Pour terminer, je saluerais l’homme. En effet, tout ce qu’il a fait a été largement présenté, mais je saluerais l’humaniste. Parce que le développement durable, finalement, c’est croire en l’homme, en sa capacité d’organiser l’intelligence collective. Je le dis souvent, mais selon moi, la ressource la plus renouvelable, la plus abondante et peut-être la moins bien utilisée c’est l’intelligence humaine, l’intelligence collective ; comment cette intelligence collective va être mobilisée, appelée, il y a là un gros challenge et c’était vraiment au cœur de ce que pensait Serge Antoine.
Il était aussi un intellectuel, et combien de pistes intéressantes a-t-il ouvertes et qui, heureusement, se sont aussi concrétisées.
Mais il était également un militant joyeux. En effet, quand on parle de développement durable, on parle de problèmes, mais lui parlait de solutions, avec beaucoup de joie, de passion.
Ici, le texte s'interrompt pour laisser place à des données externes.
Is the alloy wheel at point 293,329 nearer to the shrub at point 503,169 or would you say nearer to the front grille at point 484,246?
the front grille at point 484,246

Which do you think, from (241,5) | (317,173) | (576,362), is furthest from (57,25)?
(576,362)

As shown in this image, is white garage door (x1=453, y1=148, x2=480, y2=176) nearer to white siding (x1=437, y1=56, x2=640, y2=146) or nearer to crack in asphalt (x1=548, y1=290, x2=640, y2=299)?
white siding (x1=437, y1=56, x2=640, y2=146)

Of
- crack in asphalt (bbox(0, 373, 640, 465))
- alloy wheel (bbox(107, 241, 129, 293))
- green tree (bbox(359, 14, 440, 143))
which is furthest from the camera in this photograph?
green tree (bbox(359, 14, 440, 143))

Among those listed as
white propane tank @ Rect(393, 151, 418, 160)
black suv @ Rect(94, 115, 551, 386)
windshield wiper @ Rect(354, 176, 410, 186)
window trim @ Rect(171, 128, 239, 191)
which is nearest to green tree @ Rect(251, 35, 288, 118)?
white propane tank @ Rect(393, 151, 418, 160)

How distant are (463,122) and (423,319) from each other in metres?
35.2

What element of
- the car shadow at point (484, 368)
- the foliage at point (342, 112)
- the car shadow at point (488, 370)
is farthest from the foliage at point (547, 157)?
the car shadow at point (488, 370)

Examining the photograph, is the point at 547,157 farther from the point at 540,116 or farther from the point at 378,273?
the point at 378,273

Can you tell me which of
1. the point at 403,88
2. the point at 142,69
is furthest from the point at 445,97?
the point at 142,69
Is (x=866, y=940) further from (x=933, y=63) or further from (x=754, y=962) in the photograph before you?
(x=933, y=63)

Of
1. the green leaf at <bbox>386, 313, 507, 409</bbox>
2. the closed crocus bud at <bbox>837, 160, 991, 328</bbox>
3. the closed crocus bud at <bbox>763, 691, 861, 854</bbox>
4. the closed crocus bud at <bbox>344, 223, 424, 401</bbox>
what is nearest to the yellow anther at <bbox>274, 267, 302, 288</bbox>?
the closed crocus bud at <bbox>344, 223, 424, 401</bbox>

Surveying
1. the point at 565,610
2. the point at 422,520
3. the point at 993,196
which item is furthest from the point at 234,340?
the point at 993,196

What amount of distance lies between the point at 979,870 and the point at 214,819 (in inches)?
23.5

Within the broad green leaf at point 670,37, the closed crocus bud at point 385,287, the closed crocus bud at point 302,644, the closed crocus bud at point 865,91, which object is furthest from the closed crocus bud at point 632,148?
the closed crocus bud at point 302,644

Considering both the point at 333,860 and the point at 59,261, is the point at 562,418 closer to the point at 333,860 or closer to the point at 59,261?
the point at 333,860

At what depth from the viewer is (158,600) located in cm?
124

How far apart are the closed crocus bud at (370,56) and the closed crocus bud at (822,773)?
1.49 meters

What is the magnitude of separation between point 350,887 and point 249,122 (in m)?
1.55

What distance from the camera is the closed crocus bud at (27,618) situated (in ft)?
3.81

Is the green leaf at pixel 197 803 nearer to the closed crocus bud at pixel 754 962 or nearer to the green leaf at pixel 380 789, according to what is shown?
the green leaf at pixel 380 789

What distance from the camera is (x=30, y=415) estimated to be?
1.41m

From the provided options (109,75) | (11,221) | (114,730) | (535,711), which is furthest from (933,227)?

C’est bien d’avoir de l’espérance à vingt ans, mais quand on arrive en fin de vie et qu’on continue à transmettre l’espérance dans le futur, l’espérance d’un avenir futur commun qui peut être plus durable et plus solidaire, je crois qu’il nous a laissé là un beau message.
J’espère, en tout cas, que sa trace sera indélébile et que tout ce qu’il a suscité et permis de mettre en place trouvera des prolongements et des amplifications. C’est tout ce que je souhaite.